Butch Cassidy and the Sundance Kid marveled (in the movie at least) at the tenacity of the paid posse of characters tracking them relentlessly for reward money. Perhaps an indication of the mind-set separating guys looking for a quick hit (Butch and the Kid) and those willing to doggedly pursue a profit (bounty hunters).
The source of this musing was a note from the Boys at Bespoke (highly recommended, https://www.bespokepremium.com) talking about current trends in the sentiment of investment newsletter writers. An interesting group and one generally viewed a bit warily here at Invest-Notes. There are a few grizzled veterans held in high esteem, folks like Ned Davis and Barry Ritholtz, because they focus on providing context. They help us think about stuff often not found on our personal radar due to both bias and ignorance. They don’t tell us what to do, they teach us how to think.
At the opposite extreme are pundits who focus on the stock du jour. My favorite example is the guy who provided a list of “Ten Stocks to Hold Forever.” His newsletter was aggressively priced, but as I was often told by subscribers he was an entertaining writer and his reasoning seemed pretty good. But it left me wondering; if I only need ten stocks and I’m done, what do I need a monthly newsletter for? Worse, each year featured a new set of “Ten Stocks to Hold Forever” and how is that supposed work? Add ten new stocks every year, or replace your forever stocks annually? Is this guy the criminal or the posse?

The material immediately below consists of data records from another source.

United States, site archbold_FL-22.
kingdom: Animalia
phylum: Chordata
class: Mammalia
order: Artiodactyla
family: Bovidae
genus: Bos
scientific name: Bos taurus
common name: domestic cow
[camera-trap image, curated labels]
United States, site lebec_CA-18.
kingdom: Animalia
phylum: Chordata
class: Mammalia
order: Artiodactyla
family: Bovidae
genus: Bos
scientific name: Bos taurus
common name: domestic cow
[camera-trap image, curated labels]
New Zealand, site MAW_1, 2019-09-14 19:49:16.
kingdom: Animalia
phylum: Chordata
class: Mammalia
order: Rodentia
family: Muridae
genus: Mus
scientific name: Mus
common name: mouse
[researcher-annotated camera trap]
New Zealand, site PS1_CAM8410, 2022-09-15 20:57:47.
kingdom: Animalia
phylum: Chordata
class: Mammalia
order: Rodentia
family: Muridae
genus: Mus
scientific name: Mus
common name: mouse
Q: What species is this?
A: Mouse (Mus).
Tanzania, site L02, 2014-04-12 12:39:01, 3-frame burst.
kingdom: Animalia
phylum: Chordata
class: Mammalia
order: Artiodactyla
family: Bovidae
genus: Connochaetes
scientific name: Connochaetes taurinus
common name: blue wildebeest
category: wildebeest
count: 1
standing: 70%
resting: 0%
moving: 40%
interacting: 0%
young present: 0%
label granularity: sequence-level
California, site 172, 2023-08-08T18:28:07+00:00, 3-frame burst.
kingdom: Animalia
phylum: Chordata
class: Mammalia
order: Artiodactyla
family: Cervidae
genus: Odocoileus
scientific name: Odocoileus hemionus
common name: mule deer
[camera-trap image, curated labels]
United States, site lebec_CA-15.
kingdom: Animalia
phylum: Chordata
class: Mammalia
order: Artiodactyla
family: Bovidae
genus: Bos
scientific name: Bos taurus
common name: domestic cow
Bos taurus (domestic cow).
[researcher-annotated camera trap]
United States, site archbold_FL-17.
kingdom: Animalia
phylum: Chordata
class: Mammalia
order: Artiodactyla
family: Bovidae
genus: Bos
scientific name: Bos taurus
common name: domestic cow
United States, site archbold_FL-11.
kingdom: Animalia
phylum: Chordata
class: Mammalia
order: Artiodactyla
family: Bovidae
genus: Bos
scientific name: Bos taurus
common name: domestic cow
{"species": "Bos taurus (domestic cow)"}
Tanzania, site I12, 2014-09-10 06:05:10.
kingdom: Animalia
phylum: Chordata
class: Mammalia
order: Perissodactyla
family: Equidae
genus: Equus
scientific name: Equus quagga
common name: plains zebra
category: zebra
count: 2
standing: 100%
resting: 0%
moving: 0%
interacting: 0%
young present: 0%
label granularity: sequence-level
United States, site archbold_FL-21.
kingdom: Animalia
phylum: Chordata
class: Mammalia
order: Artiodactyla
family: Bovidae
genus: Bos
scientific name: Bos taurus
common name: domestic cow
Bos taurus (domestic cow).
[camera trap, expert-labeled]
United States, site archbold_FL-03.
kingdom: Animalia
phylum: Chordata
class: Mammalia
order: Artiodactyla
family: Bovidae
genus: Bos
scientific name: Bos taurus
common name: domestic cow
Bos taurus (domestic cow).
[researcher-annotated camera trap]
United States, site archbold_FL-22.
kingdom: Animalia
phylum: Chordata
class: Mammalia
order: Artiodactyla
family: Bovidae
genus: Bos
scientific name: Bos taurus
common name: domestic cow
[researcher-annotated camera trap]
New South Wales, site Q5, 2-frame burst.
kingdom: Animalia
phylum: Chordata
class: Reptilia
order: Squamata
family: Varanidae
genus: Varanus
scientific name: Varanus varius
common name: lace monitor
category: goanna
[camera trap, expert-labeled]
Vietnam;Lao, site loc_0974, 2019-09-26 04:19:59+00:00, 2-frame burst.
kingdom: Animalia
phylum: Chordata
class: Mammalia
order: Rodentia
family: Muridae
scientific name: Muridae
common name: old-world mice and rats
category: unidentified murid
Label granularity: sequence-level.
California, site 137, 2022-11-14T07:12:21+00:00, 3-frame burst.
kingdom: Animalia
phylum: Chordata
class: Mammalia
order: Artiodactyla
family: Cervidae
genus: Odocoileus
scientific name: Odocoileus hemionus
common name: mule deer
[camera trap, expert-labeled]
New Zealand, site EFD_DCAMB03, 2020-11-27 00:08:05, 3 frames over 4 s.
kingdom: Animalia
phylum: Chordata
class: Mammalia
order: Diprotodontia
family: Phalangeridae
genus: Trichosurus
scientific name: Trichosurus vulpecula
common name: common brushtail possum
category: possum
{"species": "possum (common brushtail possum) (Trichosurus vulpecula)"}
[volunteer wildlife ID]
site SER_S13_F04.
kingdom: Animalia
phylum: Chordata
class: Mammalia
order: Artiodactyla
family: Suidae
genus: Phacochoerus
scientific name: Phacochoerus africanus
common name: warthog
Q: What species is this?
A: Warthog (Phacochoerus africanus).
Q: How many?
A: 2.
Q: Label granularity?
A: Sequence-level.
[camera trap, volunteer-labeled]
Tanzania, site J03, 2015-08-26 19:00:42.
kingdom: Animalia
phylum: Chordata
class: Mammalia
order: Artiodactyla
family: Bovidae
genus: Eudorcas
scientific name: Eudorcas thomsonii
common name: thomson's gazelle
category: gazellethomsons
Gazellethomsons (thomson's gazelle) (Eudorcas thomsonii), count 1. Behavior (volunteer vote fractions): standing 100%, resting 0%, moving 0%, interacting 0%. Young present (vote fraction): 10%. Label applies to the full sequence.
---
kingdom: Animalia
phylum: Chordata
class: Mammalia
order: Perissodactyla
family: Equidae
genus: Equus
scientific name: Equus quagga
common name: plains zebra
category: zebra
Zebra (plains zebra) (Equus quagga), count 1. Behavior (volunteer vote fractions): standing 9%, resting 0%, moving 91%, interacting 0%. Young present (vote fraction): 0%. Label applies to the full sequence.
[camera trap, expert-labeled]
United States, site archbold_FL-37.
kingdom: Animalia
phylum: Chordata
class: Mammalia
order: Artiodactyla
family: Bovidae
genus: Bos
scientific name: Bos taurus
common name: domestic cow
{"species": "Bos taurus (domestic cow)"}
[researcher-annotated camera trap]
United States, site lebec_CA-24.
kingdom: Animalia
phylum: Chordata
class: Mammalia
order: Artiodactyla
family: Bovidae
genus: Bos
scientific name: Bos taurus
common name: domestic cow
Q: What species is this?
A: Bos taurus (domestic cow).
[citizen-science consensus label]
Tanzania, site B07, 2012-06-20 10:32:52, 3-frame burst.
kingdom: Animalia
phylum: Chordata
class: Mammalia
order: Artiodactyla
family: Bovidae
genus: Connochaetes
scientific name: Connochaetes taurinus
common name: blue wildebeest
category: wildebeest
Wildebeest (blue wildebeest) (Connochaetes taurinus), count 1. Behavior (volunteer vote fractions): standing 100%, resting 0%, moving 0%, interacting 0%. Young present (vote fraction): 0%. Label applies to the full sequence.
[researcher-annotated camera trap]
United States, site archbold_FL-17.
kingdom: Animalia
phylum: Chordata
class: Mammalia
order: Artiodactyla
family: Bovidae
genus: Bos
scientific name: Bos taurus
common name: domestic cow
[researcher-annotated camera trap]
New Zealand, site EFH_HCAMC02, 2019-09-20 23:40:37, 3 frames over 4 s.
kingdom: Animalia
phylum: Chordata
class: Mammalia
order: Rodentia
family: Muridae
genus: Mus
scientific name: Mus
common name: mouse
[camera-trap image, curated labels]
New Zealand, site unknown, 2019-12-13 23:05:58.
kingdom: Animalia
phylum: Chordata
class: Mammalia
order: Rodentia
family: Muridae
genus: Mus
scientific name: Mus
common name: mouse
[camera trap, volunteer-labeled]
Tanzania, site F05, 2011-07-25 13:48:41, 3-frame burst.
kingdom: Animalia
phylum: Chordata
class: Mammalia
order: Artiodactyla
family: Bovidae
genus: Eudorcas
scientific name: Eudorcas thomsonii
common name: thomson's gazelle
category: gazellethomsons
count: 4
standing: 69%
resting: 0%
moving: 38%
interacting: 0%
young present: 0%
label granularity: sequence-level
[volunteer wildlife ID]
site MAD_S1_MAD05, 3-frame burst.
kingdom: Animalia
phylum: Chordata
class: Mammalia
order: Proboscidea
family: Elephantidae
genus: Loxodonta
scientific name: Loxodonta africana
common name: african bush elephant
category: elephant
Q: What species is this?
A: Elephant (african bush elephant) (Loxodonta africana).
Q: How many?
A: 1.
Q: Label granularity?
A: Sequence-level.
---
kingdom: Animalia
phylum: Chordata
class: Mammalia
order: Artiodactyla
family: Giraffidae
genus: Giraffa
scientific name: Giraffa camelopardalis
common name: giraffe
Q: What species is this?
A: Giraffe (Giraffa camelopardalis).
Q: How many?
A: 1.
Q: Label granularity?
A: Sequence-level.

I have no hard data to back up this claim, but I’ll make it anyway. Most newsletter writers likely make their money from subscriptions fees, not from the results of their stock picking. To support this idea let’s go back to the Bespoke Report. On a graph overlaying the sentiment found in newsletters with the performance of the S&P 500 starting in 2002 displays little to inspire confidence. This sentiment measurement comes from a weekly survey by Investors Intelligence where the spread between the number of bears (negative on stocks) is subtracted from the number of bulls (positive on stock ownership).
Combine this with a necessity to continually come up with new investment ideas – to keep people reading and renewing their subscriptions – and there is little evidence that any investment strategy based on continual turnover of a portfolio is going to provide value over time. In many ways this concept has the sound of a do-it-yourself mutual fund where the investor gets to churn his account instead of an advisor.
In many cases the best to be said is that the majority of newsletters shared with me by Invest-Notes readers (usually to solicit an opinion on stocks being suggested) is the selections tend to be smaller, and often obscure, equities not much covered by the Wall Street crowd. Though it was Bolivia, a smaller and generally obscure, recommendation about where to go next that lead Butch and Sundance to a regrettable ending.